The announcement that UD Trucks is shutting off North American sales of its medium-duty product, coupled by the latest downswing in Class 8 orders in the U.S., would seem on the surface at least to indicate a truck market in retrograde in this region of the world.

Dig a little deeper, though, and you’ll find something very different at work.

Let’s start with UD’s move to abandon importing its trucks into the U.S. First of all, the U.S. market is very crowded with Japanese medium-duty cabover manufacturers – Hino Motors (a division of Toyota), Mitsubishi Fuso, and Isuzu Trucks – and domestic builder Paccar just got back into the cabover game this year via a new model sold via its Kenworth Truck Co. division.

Second – and much more importantly – medium-duty is the one segment of the U.S. truck market forecast to decline over time in terms of volumes, as the renewed growth of major metropolitan centers in this country (and around the world for that matter) will demand more light-duty sized equipment for skipping about crowded urban roads, while relying on mire heavy-duty trucks to deliver freight between big “megacities.”

Yet the gradual falloff in medium-duty demand in the U.S. isn’t being replicated in other nations, Sandeep Kar, global director of commercial vehicle research for Frost & Sullivan, told me by phone. Indeed, UD may be repositioning factory capacity it once dedicated to North America to instead serve markets close to its home base – particularly Indonesia.
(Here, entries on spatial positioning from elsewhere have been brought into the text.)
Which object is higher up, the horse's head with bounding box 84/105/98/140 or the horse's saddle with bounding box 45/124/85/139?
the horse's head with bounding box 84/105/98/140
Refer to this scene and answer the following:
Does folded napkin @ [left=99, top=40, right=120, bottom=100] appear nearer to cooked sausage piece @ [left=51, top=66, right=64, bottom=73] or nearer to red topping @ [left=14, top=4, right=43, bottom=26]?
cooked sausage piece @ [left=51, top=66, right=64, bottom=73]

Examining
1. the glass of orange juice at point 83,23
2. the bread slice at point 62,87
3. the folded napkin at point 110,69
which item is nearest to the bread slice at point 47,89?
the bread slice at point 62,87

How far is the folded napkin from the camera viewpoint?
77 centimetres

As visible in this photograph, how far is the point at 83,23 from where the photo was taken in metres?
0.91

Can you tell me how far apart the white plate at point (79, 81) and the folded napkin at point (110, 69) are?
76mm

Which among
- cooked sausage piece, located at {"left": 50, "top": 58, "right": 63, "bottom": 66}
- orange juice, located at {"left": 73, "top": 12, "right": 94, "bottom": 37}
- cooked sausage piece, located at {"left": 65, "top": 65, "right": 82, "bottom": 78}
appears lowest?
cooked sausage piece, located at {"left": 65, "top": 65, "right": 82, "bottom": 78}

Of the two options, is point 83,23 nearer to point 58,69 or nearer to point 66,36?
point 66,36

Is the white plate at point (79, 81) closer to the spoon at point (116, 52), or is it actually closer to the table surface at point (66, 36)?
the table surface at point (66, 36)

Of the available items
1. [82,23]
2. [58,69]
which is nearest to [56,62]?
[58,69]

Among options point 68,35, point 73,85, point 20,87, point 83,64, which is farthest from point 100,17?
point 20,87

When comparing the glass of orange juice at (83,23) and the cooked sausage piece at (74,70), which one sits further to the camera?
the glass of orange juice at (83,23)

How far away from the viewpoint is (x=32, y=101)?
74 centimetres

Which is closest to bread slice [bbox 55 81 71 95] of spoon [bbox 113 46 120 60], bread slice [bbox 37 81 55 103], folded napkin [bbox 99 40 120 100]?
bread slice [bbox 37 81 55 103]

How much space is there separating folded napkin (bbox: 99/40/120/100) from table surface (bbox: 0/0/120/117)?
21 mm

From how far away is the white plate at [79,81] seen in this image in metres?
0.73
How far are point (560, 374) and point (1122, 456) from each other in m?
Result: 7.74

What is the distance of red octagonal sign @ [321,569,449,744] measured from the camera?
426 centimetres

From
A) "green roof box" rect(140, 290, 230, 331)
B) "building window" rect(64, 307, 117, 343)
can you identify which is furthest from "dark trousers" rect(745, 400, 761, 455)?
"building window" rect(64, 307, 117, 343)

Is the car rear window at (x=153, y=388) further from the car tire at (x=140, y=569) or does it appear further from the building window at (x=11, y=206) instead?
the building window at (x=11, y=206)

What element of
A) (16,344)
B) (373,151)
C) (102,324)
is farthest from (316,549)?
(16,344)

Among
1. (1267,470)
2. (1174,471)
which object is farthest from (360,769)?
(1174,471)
“We’re predicting the medium-duty market in Indonesia alone is going to double over the next six years – from 280,000 units this year to 670,000 units by 2018,” Kar (seen at left) explained to me. “Those kinds of volumes far and away dominate anything UD could hope to achieve in the U.S.”

There’s another wrinkle to consider as well. UD is a division of Sweden’s Volvo Trucks: a purchase made a few years ago. Yet pre-dating that buy is a 50/50 joint venture Volvo formed in India dubbed VE Commercial Vehicles, which is building buses and medium-duty cabover trucks that – in Kar’s view – are selling “like hotcakes.”

Now step back and take a global view of the truck market, Kar said – particularly from the perspective of trying to build lower-cost worldwide truck platforms. Volvo may one day try to bring a version of the medium-duty truck it’s building in India to the U.S., thus it would be best not to compete with any truck models it already sells here (read as: UD).

Thus UD exits the U.S., perhaps opening the door to a new and different medium-duty model from its parent company, while getting the chance to maximize market share in other region of the world. That would be a pretty clever strategy, if you ask me.

Now, Kar stressed to me that the above is speculative because (of course) Volvo hasn’t mentioned bringing a new medium-duty to market in the U.S., nor that it plans to sell its India-built cabover anywhere but in India.

But it’s not all that far–fetched. Take for example what Volvo’s German rival, Daimler AG, is doing in the area of medium-duty truck engines. It just rolled out a new model that it’s planning to bring to the U.S. fairly soon (you can read more about that effort in an excellent story filed by my boss Jim Mele by clicking here), which dovetails with its bigger-picture plans of selling all sorts of commercial truck platforms on a global basis.

Yet it’s crucial to remember that all the above global truck sales scenarios – those both confirmed and speculative – are long term strategies by nature. In the short term, especially in the Class 8 segment of the U.S. market, we should expect orders and sales to dip down due to continued uncertainty about the global economy.

“Weakness at the front end of the demand cycle for heavy duty commercial vehicles persisted into August, although underlying fundamentals are healthy,” noted Kenny Vieth, president and senior analyst with ACT Research in a recent market update.

“Class 8 orders are likely to continue in hand-to-mouth fashion until there is better clarity about the domestic fiscal policy,” he stressed. “That means that orders will remain soft at least through October, leaving little opportunity for a production rebound into early 2013.”

Yet Vieth added that because underlying fundamentals are healthy, as the near-term outlook becomes less opaque, national confidence will improve. “This will set the stage for a rebound in commercial vehicle demand,” he explained.

We’ll just have to sit back and see how that prediction plays out.